3. Wraps + sandwiches
It’s easy to think that plant-rich meals have to be salads or healthy veg-packed curries, but every meal is an opportunity to fit a few more plants in. If you love a quick wrap or sandwich for lunch, think about how you could add a few more plant ingredients. Simply adding rocket or lettuce, sliced tomatoes, hummus, kimchi or a herb-packed paste such as harissa or chimichurri will help diversify your diet.
3. Eat the rainbow
We’ve mentioned how maxing out the variety of your plant foods is key, but fuelling up on a burst of colour matters too! Polyphenols, those magical compounds giving plants their hues, are the secret sauce. Different foods house different polyphenols, so make sure to paint your plate across the colour wheel for a visual, tasteful and healthful feast!
4. No prep, plant power
Let us do the hard work! Our chef crafted, nutritionist backed meals are all about bringing flavour from nature, so maxing out on plant ingredients is what we have always been about.

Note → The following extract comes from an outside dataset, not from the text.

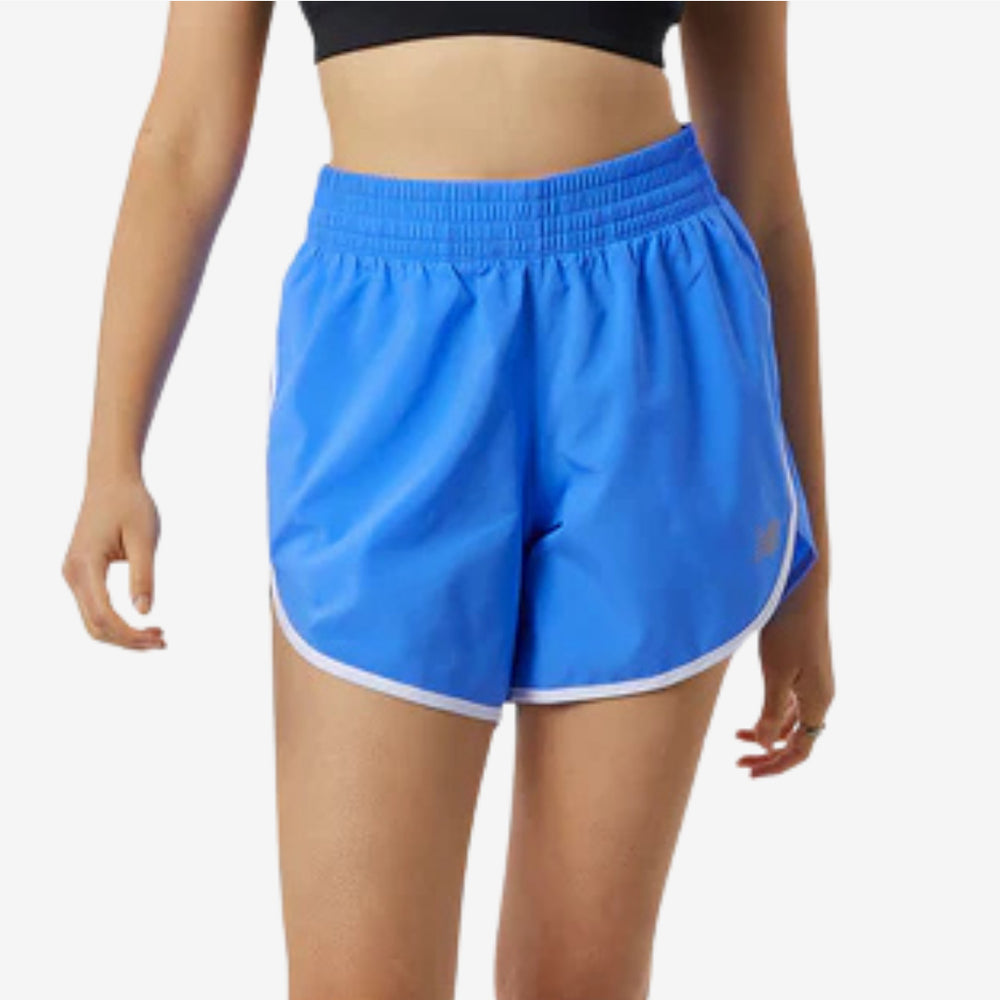 Short New Balance Accelerate 5 In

Take our Mezze Houmous + Rainbow Veg Grain Bowl, for example, boasting 14 plant points in just one serving.
What’s in it?
1 point each: Quinoa, chickpeas, red pepper, garlic, sweet potato, red cabbage, cucumber, rocket, nigella seeds, fennel seeds, sesame
¼ point each: Paprika powder, black pepper, coriander, red chilli, green chilli, olive oil, coriander, paprika, cumin, caraway, mint, parsley
By filling up on this bountiful bowl with a variety of vegetables, herbs, and spices, you’re already over a third of the way to the weekly plant points target, and the dish is ready to eat whenever you are. Explore our tempting variety of lunch and dinner choices here.
Don’t forget…
Diversifying your diet with 30 plant points doesn't have to be complicated. With our simple steps and flavourful recommendations, you can easily elevate your meals and nourish your body. Embrace the journey towards vibrant health one delicious bite at a time!